* REQUIRED ACTION *
Take nothing but the lines from the one with "信号 | 代码 | 原因 |" through the one with "FPE_INTOVF | 整数溢出 |" in the entries below, both ends kept, and return them exactly with pictures left out.

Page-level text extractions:
>>>>

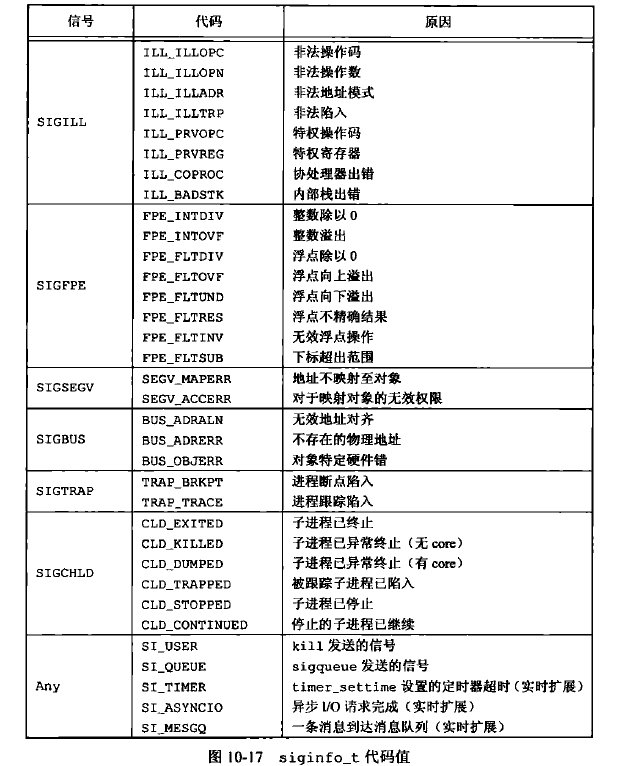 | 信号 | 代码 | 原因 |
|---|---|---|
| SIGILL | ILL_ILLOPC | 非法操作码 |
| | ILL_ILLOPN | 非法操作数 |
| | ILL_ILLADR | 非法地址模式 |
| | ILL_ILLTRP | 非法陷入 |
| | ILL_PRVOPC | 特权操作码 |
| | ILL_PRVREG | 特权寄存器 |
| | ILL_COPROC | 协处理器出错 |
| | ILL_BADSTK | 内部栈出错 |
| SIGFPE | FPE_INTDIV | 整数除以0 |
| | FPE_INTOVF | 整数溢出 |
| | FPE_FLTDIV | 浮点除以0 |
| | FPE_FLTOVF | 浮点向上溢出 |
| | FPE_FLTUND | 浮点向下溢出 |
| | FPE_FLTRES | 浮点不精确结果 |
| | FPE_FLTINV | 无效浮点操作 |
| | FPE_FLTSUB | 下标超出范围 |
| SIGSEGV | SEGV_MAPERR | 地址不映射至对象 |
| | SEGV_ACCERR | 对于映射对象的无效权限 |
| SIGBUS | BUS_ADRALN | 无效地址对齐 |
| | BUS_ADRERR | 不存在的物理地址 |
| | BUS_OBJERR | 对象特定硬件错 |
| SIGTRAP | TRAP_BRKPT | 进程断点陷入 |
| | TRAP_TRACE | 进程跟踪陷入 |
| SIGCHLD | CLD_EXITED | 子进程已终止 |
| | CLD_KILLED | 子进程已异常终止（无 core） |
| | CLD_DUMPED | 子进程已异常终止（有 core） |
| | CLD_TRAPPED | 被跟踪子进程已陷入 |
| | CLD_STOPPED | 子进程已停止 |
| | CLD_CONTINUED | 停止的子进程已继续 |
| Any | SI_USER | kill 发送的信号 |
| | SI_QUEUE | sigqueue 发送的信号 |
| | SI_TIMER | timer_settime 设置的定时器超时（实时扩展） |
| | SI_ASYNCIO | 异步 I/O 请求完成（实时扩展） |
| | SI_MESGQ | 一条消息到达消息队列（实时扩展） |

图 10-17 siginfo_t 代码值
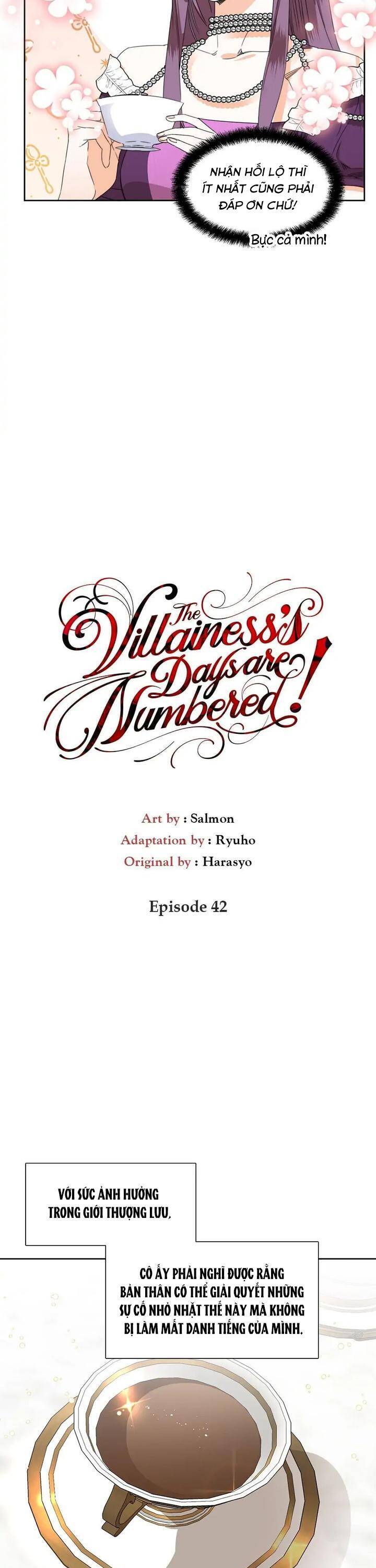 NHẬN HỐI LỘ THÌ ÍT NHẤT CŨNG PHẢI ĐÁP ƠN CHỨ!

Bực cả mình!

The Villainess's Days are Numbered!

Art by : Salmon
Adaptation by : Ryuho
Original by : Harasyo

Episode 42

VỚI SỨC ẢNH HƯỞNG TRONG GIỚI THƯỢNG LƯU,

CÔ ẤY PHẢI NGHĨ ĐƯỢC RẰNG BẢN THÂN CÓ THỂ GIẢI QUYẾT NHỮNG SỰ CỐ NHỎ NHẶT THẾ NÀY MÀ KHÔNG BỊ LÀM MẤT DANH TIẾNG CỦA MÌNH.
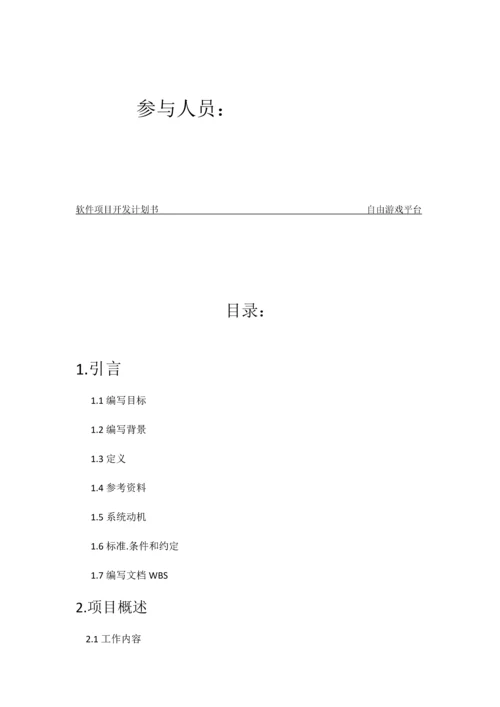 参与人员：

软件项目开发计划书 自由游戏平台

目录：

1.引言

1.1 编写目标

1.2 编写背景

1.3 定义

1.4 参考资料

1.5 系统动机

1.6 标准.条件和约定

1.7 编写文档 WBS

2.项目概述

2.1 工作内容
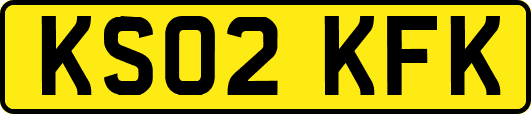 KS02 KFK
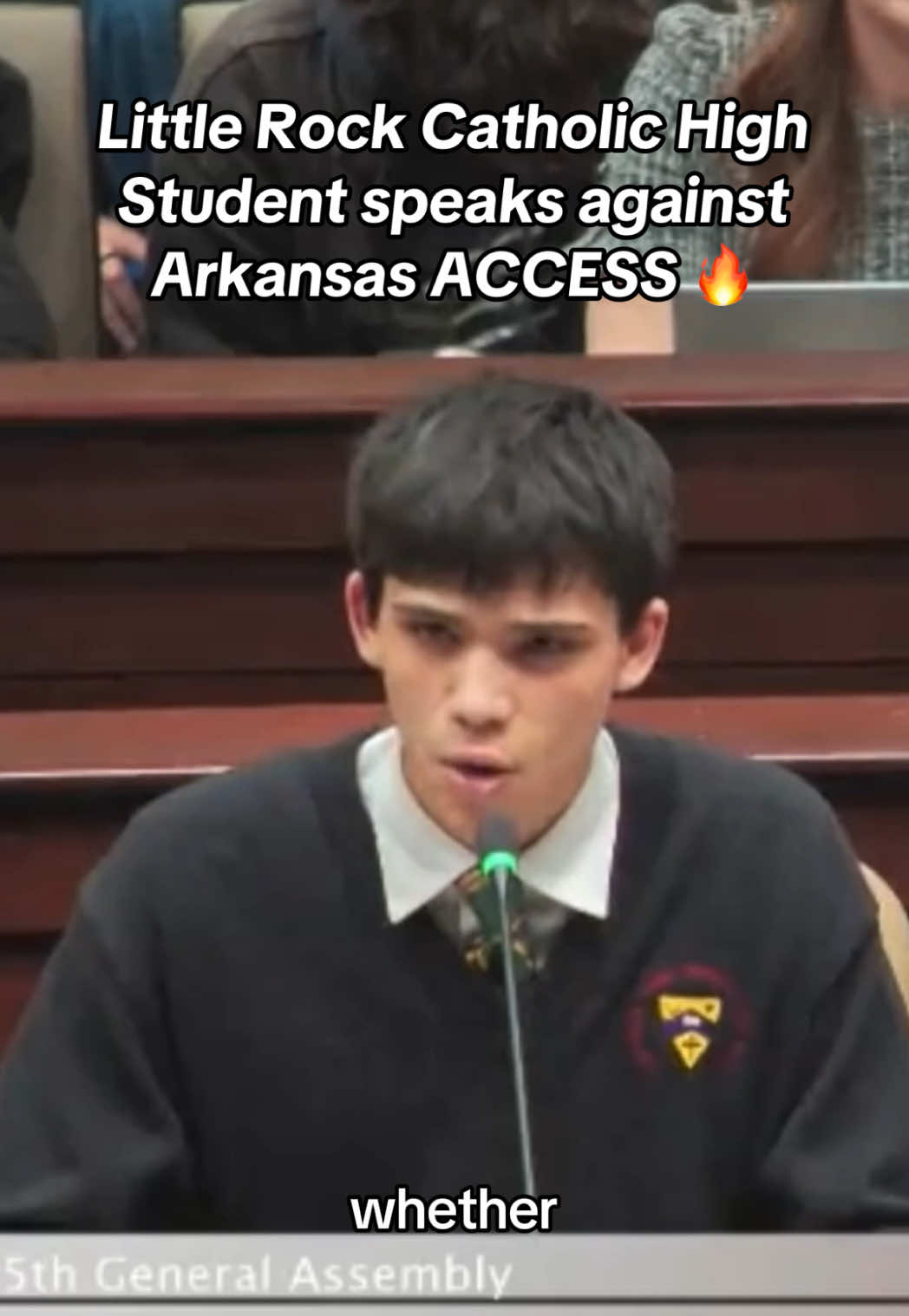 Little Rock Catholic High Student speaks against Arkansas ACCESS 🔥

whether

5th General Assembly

<<<<
>>>>

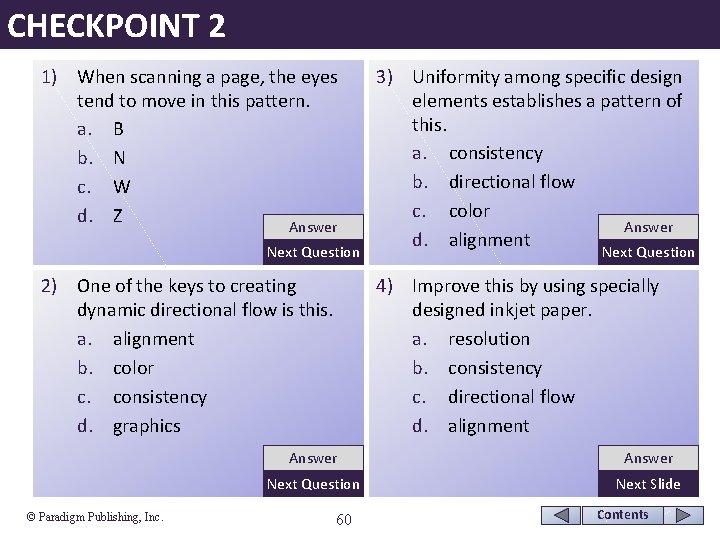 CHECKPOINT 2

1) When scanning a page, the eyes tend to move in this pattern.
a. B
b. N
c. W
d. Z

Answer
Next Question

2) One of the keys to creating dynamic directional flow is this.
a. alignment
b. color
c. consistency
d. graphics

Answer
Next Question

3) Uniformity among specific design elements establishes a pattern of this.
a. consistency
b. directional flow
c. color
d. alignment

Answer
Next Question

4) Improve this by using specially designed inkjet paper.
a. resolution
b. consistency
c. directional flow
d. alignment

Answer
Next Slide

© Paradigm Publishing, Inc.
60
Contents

<<<<

* TASK OUTPUT *
 | 信号 | 代码 | 原因 |
|---|---|---|
| SIGILL | ILL_ILLOPC | 非法操作码 |
| | ILL_ILLOPN | 非法操作数 |
| | ILL_ILLADR | 非法地址模式 |
| | ILL_ILLTRP | 非法陷入 |
| | ILL_PRVOPC | 特权操作码 |
| | ILL_PRVREG | 特权寄存器 |
| | ILL_COPROC | 协处理器出错 |
| | ILL_BADSTK | 内部栈出错 |
| SIGFPE | FPE_INTDIV | 整数除以0 |
| | FPE_INTOVF | 整数溢出 |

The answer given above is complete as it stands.